American web technology developer

CollegeNET, Inc. is an American developer of web technologies used for higher education. The company is based in Portland, Oregon.

==History==
The company was founded by Jim Wolfston in 1977 as Universal Algorithms, Inc. The company introduced an automated classroom scheduling program for higher education in 1979.

Universal Algorithms launched CollegeNET in 1995, a website allowing students to search for and apply to colleges online.
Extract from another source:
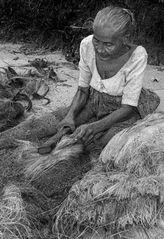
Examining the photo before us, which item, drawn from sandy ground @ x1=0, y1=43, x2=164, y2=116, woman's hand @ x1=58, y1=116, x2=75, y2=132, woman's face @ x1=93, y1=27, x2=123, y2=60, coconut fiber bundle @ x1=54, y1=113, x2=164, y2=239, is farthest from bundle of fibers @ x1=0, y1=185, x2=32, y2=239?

In 1996, Fran Gardner of The Oregonian described the website as Universal Algorithms's "most visible service". By 1997, CollegeNET received 3 million hits per month according to CNET.

Universal Algorithms changed its name to CollegeNET in May 1999.

In 2014, CollegeNET filed an antitrust lawsuit against college application platform Common Application. The two companies reached an undisclosed settlement agreement in 2019.

In March 2025, CollegeNET was acquired by investment firm Rubicon Technology Partners. In November 2025, CollegeNET's founder sued the investment company, "alleging the private equity firm misled him before the sale and then fired him less than six months later when he objected to the way the new owner ran the company".

==Universities using CollegeNET==
Stanford University, Yale University, University of Michigan, Elon University, University of Pennsylvania, University of California, Berkeley, University of Washington, Oregon State University, and approximately 1,000 other colleges and universities use CollegeNET's services.

==Social Mobility Index==
CollegeNET produces the Social Mobility Index (SMI) which measures the degree to which individual colleges and universities contribute to social mobility. As of 2021, the SMI "ranks nearly 1,400 four-year institutions on the degree to which they contribute to social mobility based on five variables: tuition, economic background, graduation rate, early career salary, and endowment".